The Eleventh Sunday after Trinity
Monk of Taizé and Ecumenist
Ecumenical Commemoration
Brother Roger Schutz (1915-2005) was a Swiss Reformed pastor who founded the Taizé Community in a poor village of Burgundy in 1940, first as a wartime refuge and then as a monastic community for a divided church. Its simple sung prayer and its welcome drew young pilgrims by the hundred thousand from every tradition. He gave his life to the hope that Christians might be one, and died, at ninety, stabbed by a disturbed woman during the community's evening prayer.
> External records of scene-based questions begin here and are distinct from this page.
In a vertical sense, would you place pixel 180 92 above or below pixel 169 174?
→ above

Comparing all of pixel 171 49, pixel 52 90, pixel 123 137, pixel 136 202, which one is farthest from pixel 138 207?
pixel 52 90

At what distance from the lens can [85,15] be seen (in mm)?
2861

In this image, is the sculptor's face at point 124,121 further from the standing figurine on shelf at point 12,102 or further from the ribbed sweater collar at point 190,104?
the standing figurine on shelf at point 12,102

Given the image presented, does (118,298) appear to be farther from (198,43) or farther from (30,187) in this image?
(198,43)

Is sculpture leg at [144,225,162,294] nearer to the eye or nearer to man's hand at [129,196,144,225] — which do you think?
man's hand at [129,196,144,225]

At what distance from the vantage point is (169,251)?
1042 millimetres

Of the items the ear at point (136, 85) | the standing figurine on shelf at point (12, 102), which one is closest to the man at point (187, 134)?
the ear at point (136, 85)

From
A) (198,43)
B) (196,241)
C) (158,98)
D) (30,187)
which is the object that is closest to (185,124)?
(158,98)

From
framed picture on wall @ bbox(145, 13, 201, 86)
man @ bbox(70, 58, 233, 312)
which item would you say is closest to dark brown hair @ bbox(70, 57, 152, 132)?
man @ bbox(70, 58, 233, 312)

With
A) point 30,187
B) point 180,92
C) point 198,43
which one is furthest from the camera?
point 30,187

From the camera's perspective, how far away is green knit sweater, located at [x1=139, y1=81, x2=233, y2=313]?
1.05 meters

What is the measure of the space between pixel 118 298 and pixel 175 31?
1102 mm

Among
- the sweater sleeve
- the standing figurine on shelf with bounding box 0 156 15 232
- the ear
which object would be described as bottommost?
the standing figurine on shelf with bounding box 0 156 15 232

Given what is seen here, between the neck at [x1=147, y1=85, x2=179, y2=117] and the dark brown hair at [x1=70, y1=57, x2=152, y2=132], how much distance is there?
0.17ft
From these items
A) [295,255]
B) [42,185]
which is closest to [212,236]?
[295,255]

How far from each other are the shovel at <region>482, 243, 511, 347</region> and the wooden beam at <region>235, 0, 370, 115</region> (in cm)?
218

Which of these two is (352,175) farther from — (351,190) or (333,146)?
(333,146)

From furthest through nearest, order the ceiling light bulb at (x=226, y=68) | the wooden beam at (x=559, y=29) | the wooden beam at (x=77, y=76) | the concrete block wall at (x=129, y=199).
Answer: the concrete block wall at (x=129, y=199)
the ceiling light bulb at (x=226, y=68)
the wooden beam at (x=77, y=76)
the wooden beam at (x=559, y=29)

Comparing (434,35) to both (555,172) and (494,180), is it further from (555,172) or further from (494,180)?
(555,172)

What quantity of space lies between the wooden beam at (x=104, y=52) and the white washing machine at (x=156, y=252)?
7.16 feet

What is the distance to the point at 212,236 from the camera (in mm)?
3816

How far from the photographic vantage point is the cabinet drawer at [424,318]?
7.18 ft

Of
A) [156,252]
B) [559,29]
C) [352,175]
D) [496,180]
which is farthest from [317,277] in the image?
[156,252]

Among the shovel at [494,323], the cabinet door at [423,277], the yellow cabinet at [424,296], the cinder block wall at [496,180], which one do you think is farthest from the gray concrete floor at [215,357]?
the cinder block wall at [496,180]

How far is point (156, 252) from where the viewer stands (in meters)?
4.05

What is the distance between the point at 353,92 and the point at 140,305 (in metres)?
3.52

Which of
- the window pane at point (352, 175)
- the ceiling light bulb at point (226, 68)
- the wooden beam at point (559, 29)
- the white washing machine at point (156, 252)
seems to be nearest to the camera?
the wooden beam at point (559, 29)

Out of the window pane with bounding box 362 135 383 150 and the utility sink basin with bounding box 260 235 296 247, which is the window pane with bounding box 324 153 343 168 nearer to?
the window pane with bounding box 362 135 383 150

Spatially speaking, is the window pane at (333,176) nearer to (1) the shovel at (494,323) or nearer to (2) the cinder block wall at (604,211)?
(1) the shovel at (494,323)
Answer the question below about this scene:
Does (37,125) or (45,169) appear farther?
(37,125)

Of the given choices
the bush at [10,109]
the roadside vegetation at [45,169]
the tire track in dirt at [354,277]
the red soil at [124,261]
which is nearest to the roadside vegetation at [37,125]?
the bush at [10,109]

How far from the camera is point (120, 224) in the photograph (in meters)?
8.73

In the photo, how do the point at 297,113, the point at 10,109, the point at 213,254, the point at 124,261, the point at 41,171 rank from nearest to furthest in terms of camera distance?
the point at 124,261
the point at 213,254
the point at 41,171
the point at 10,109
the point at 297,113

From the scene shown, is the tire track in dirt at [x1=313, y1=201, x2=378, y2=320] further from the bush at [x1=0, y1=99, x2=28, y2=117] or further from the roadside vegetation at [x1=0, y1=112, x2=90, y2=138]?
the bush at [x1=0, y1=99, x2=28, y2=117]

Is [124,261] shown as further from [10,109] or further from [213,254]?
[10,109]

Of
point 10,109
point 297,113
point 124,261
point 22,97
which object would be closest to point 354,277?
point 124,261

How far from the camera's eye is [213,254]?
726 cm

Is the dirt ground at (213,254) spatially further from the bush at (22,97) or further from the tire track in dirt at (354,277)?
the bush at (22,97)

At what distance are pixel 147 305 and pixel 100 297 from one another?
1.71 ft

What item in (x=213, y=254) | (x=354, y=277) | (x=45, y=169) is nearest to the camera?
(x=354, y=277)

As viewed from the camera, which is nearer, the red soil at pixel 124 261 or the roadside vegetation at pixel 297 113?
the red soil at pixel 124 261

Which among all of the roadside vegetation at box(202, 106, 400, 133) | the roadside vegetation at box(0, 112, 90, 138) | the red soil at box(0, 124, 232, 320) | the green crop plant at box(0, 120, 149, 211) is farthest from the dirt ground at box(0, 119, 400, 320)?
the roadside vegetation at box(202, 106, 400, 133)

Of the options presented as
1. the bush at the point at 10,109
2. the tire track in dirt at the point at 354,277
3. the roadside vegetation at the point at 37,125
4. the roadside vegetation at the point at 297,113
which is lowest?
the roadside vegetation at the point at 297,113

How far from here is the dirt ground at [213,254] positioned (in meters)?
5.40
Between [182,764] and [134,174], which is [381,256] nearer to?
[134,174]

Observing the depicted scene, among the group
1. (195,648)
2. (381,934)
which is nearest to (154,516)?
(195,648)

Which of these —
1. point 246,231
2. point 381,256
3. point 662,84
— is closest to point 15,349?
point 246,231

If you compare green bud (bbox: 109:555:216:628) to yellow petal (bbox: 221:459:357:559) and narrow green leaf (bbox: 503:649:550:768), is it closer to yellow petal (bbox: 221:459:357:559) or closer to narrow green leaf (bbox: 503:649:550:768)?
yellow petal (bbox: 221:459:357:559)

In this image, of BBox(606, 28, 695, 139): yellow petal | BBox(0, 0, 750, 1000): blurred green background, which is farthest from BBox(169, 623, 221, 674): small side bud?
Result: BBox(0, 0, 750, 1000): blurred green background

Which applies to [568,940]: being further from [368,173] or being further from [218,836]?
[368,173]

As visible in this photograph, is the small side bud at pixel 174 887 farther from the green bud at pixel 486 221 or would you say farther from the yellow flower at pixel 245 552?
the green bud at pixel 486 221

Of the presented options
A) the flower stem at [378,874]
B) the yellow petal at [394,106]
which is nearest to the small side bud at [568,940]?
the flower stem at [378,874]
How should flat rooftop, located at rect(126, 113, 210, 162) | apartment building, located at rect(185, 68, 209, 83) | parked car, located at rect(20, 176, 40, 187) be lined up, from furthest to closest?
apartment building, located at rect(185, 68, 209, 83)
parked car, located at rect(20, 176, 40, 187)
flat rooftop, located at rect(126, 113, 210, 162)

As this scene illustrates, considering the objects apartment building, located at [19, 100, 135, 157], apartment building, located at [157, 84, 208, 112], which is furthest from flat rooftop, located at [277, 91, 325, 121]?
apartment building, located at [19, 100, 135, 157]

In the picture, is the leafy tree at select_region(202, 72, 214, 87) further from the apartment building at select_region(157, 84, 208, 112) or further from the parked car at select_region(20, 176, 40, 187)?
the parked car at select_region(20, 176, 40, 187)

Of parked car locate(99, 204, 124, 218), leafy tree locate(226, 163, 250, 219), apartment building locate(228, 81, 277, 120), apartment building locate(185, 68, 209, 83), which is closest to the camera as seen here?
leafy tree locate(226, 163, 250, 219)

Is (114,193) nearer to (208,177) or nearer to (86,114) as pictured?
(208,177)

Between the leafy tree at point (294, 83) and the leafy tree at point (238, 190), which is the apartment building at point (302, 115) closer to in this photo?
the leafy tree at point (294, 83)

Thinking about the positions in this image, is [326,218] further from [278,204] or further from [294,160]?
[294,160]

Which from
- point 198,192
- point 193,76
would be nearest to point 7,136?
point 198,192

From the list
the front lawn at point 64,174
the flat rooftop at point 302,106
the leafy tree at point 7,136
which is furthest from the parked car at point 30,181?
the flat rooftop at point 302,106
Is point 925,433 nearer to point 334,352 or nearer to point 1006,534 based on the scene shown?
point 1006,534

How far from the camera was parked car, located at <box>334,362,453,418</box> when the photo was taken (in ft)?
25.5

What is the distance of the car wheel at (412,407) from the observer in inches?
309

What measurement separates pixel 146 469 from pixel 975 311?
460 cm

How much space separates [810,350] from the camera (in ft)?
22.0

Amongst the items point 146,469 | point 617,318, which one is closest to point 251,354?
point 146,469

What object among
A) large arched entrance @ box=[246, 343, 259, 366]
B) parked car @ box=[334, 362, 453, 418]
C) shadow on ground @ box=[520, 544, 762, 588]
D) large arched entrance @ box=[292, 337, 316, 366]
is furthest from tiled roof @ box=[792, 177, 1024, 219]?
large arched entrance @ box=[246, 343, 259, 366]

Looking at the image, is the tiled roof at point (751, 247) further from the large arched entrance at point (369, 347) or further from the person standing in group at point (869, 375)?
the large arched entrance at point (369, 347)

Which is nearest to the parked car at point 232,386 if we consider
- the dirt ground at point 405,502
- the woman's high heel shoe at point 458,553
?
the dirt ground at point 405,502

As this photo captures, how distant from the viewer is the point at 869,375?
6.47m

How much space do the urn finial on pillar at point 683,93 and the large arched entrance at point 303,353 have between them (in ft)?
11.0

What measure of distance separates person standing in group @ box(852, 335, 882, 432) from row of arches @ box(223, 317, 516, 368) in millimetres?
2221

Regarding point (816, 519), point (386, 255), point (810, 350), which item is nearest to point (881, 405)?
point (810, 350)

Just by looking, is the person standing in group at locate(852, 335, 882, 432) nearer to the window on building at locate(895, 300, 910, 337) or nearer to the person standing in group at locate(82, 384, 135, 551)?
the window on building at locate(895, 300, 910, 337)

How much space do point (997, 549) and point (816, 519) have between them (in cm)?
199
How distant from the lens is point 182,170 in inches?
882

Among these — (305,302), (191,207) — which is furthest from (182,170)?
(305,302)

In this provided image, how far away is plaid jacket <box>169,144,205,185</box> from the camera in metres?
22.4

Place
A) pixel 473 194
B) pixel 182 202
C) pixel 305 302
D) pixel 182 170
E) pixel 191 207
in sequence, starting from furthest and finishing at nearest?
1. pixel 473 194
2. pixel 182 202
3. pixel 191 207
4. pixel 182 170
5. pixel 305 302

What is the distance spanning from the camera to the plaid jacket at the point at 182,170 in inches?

Roger Louis Schutz-Marsauche was born on May 12, 1915, in Arnex-sur-Nyon, Switzerland, to a French Reformed pastoral family. Educated in theology, he was deeply moved by the spiritual devastation of the Second World War and convicted of the tragedy of Christian division. In 1940, at age 25, he settled in the small village of Taizé in Burgundy, France (then under Nazi occupation), where he purchased a small house and began a monastic community dedicated to prayer, hospitality, and Christian unity. The community initially sheltered Jewish refugees during the occupation. After the war, Brother Roger established the Rule of Taizé, a simple monastic Rule open to men of different Christian traditions (Reformed, Catholic, Orthodox). The community grew rapidly, developing a distinctive form of contemplative worship featuring simple melismatic chants, extended periods of silence, and communal prayer. Beginning in the 1960s, Taizé became an international pilgrimage center for youth, attracting hundreds of thousands of young people seeking spiritual formation and ecumenical experience. Brother Roger emphasized prayer as the path to unity, famously stating 'Come and see.' He published numerous devotional works and journals reflecting on prayer, community, and reconciliation. In 2005, while presiding over evening prayers, an attacker, later identified as a disturbed individual, approached him from behind and fatally stabbed him. He died on August 16, 2005. The manner of his death—while kneeling in prayer with his community—became a final eloquent testimony to his lifelong commitment to faith and intercession. The Taizé Community continues his legacy, welcoming tens of thousands of pilgrims annually.
Brother Roger is venerated in ecumenical circles as a prophet of Christian unity, contemplative spirituality, and youth ministry. The Taizé Community stands as his primary legacy—a thriving international monastic community that has shaped generations of Christian youth through its distinctive synthesis of liturgical worship, silence, and ecumenical hospitality. Taizé chants have become globally recognized vehicles of Christian prayer, uniting people across language and denominational boundaries. His death during prayer is interpreted by many as a final witness to his lifelong conviction that prayer is the foundation of Christian reconciliation. Brother Roger exemplifies the ecumenical movement's deepest aspirations: visible unity grounded in common worship and shared faith in Christ.